Text for analysis:

● ● ●

Proprotein convertase subtilisin kexin type 9 and main artery atherosclerosis in patients with arterial hypertension.

Abstract

Aim of our investigation is to study the relationship between the level of proprotein convertase subtilisin kexin type 9 (PCSK9) and atherosclerotic process of coronary and brachiocephalic arteries in patients with arterial hypertension (AH). Our investigation was performed in regional railway hospital. In our investigation we included 161 male train drivers who had AH with achieved target grades 1-2. All patients were performed laboratory tests including cholesterol, LDL-C, triglycerides, glucose, hemostasiograms, PCSK9. Patients were divided into groups up to the PCSK9 level: in group 1 (N.=41) we included patients with PCSK9 level 108-250 ng/mL; group 2 (N.=37) 251-400 ng/mL; group 3 (N.=45) 420-560 ng/mL and group 4 (N.=38) 580-860 ng/mL. All patients were performed coronary angiography, ultrasound Doppler of brachiocephalic arteries, electrocardiography, transthoracic echocardiography. The groups of the patients were identical in age, Body Mass Index, triglycerides, LDL-C, glucose, cholesterol levels. Also, there was no significant difference in the dependence of PCSK9 level on smoking status (χ2=3.1; P=0.3) and the presence of family history of AH (χ2=0.9; P=0.8). It was found that in the 1st group, patients with normal Body Mass Index had normal carotid intima-media thickness ≤1 mm in most of the cases (34.1%). The severity of brachiocephalic and coronary arteries atherosclerosis was more advanced in the 4th group. The atherosclerotic plaques determine the cardiovascular risk in patients with AH. The level of PCSK9 in male patients is an additional cardiovascular risk factor independent from the traditional risk factors. The PCSK9 level is correlated with atherosclerotic severity process of brachiocephalic arteries (P=0.08; r=0.2). The concentration of PCSK9 in the blood serum more than 580 ng/mL in patients with AH determines more severe coronary arteries atherosclerosis. If more the level of PCSK9 than more cardiovascular risk (P=0.002).

● ● ●

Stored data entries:
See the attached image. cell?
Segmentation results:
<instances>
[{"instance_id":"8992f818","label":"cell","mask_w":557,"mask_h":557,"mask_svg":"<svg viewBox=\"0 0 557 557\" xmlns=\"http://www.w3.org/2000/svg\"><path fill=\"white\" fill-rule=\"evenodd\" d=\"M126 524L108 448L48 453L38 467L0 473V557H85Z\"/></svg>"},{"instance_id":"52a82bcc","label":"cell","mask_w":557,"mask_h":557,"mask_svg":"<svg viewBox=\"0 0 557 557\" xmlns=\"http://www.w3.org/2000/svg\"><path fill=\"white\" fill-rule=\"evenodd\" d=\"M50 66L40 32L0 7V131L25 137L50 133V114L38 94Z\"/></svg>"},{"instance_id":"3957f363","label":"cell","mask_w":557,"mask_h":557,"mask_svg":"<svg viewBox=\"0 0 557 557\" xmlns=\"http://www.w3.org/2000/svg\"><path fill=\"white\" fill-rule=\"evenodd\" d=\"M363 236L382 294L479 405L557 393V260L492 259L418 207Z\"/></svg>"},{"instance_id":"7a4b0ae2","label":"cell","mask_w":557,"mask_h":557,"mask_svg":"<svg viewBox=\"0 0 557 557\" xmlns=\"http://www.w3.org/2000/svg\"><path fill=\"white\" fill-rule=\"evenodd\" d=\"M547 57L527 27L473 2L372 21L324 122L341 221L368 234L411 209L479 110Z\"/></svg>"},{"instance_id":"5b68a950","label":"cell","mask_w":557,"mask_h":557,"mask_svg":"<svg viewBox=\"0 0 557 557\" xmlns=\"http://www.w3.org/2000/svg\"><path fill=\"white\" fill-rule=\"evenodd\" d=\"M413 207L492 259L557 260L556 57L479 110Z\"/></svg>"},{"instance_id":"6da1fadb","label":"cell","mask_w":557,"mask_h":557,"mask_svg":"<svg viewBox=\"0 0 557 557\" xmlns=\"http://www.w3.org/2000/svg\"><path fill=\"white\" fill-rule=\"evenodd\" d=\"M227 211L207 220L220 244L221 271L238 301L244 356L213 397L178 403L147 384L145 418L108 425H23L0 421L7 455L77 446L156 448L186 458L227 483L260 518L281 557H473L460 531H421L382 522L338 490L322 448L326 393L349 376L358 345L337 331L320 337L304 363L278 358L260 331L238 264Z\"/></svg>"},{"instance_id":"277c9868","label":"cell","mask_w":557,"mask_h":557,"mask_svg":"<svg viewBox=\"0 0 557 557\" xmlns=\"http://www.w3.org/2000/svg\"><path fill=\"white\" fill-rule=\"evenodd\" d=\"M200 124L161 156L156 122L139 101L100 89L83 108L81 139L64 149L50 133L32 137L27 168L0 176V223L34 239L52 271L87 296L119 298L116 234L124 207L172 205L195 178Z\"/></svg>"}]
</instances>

● ● ●

Work request A:
Decide whether each statement agrees with the PCSK9 abstract. Answer yes or no and quote the deciding words. (i) Every patient in the study was a male train driver. (ii) The groups differed in their LDL-C levels. (iii) Atherosclerosis was most advanced in the 1st group.
Work request B:
Answer these questions from the PCSK9 abstract.
(i) How many patients were in group 2?
(ii) What P value is reported for the dependence of PCSK9 level on smoking status?
(iii) Above what serum PCSK9 concentration is coronary artery atherosclerosis more severe?

Exercise answer A:
(i) Yes: "we included 161 male train drivers who had AH with achieved target grades 1-2"
(ii) No: "The groups of the patients were identical in age, Body Mass Index, triglycerides, LDL-C, glucose, cholesterol levels."
(iii) No: "The severity of brachiocephalic and coronary arteries atherosclerosis was more advanced in the 4th group."

Exercise answer B:
(i) 37
(ii) P=0.3
(iii) 580 ng/mL